Endnotes: Music as an Ecumenical Force

Wolfgang Stefani

When Jesus said, "I am the way, the truth, and the life," did that truth as it is in Jesus include a truth about the aesthetic realm? Or, is there no aesthetic truth? Or, is the truth about the aesthetic realm quite legitimately to be ignored as unimportant? Or, are we increasingly intimidated by what we perceive as a purely subjective, "taste-and-preference" issue - especially in a multi-cultural community of faith?

As Seventh-day Adventists we believe that our witness is to be holistic - an integrated message for spirit, mind, and body. We see the Christian faith as not just a set of doctrines but as a way of life to live and share with others. Hence, lifestyle dimensions such as diet and exercise are integral to our faith, and medical, educational, and relief work vital to our outreach.

An Aesthetic Witness

However, there are certain blindspots or gaps in our message, both in the way it is proclaimed and how it is lived. One such gap is the arts, or what is broadly defined as the aesthetic realm - music, dance, theater, and movies.

This is one aspect of Adventist lifestyle in which the communication and transmission of distinctive values is weak. The Valuegenesis study revealed that scarcely one quarter of Adventist youth supported church-held positions or standards in this area.1 The data on adults indicated similar dissent. Interestingly, health-related ideals such as the prohibition of tobacco, beer, liquor and illegal drugs as well as the need for daily exercise were overwhelmingly endorsed.2

Clearly, rejection of Adventist lifestyle ideals is not across the board. But, it is hardly an exaggeration to say that today the arts are a component of Adventist lifestyle in which the last verse of the book of Judges is sadly true: "And every man did that which was right in his own eyes."

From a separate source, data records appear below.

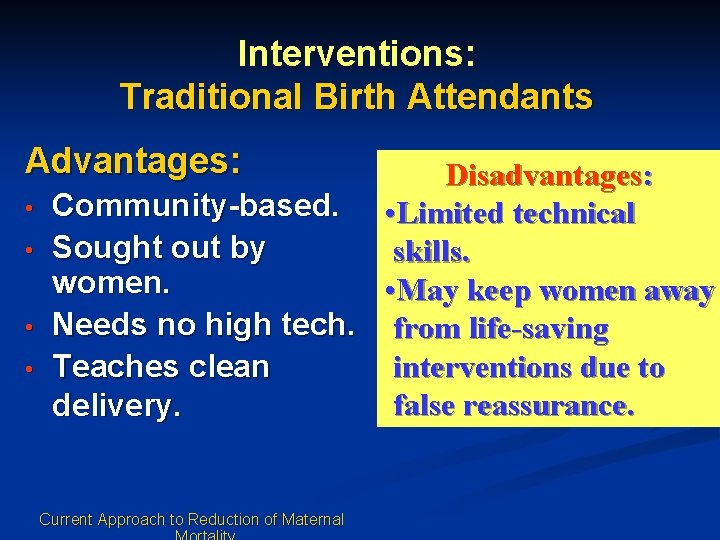 Interventions: Traditional Birth Attendants Advantages: • • Disadvantages: Community-based. • Limited technical Sought out
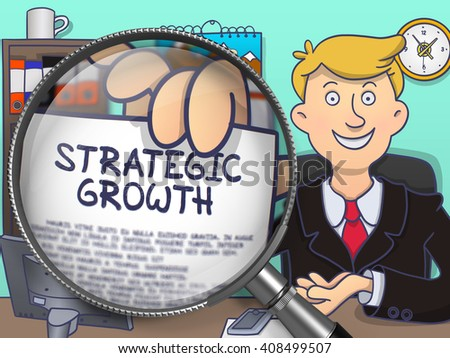 Man Welcomes in Office and Shows Text on Paper Strategic Growth. Closeup View through Magnifying Glass. Colored Doodle Style Illustration. - stock photo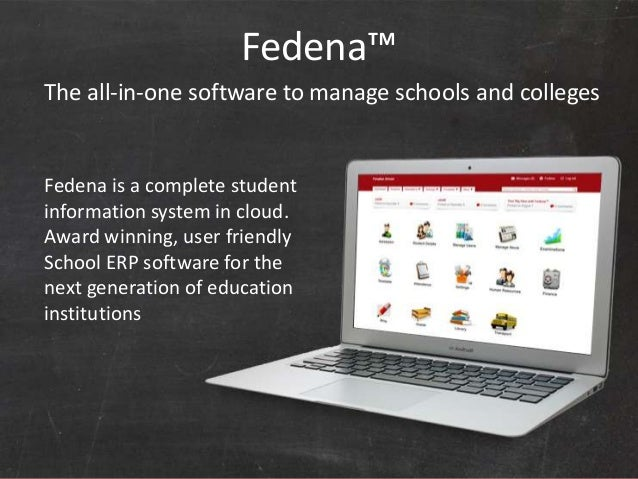 Fedena™     The all-in-one software to manage schools and colleges     Fedena is a complete student     information system...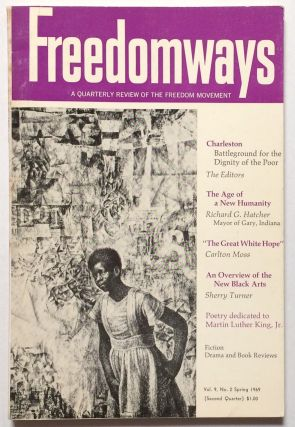 Freedomways, a quarterly review of the freedom movement. Vol. 9, no. 2 (Spring 1969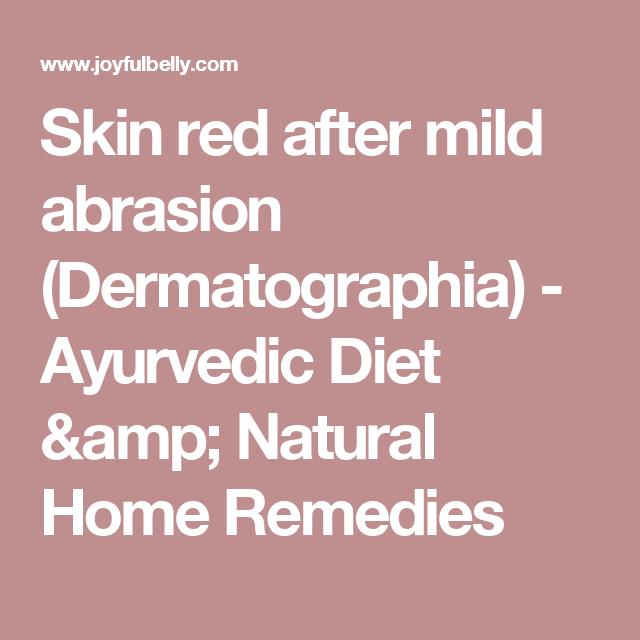 Skin red after mild abrasion (Dermatographia) - Ayurvedic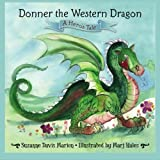 img - for Donner the Western Dragon: A Hero's Tale book / textbook / text book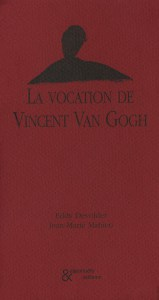 La vocation de vincent van gogh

Unfortunately, discussions about the arts are usually relegated to the endnotes of our message, if noted at all. Perhaps this has occurred because we do not consider the arts important enough to be part of the body of our message, or maybe we are unsure of just what to way about them. Whatever the case, I believe the time has come to reconsider this omission.

As Seventh-day Adventists we believe we have a doctrinal witness to take to the world, and a health witness to share and practice. But is this all? Is there not also an aesthetic witness that is to be a part of our holistic message?

When Jesus said, "I am the way, the truth, and the life," did that truth as it is in Jesus include a truth about the aesthetic realm? Or, is there no aesthetic truth? Or, is the truth about the aesthetic realm quite legitimately to be ignored as unimportant? Or, are we increasingly intimidated by what we perceive as a purely subjective, "taste-and-preference" issue - especially in a multi-cultural community of faith?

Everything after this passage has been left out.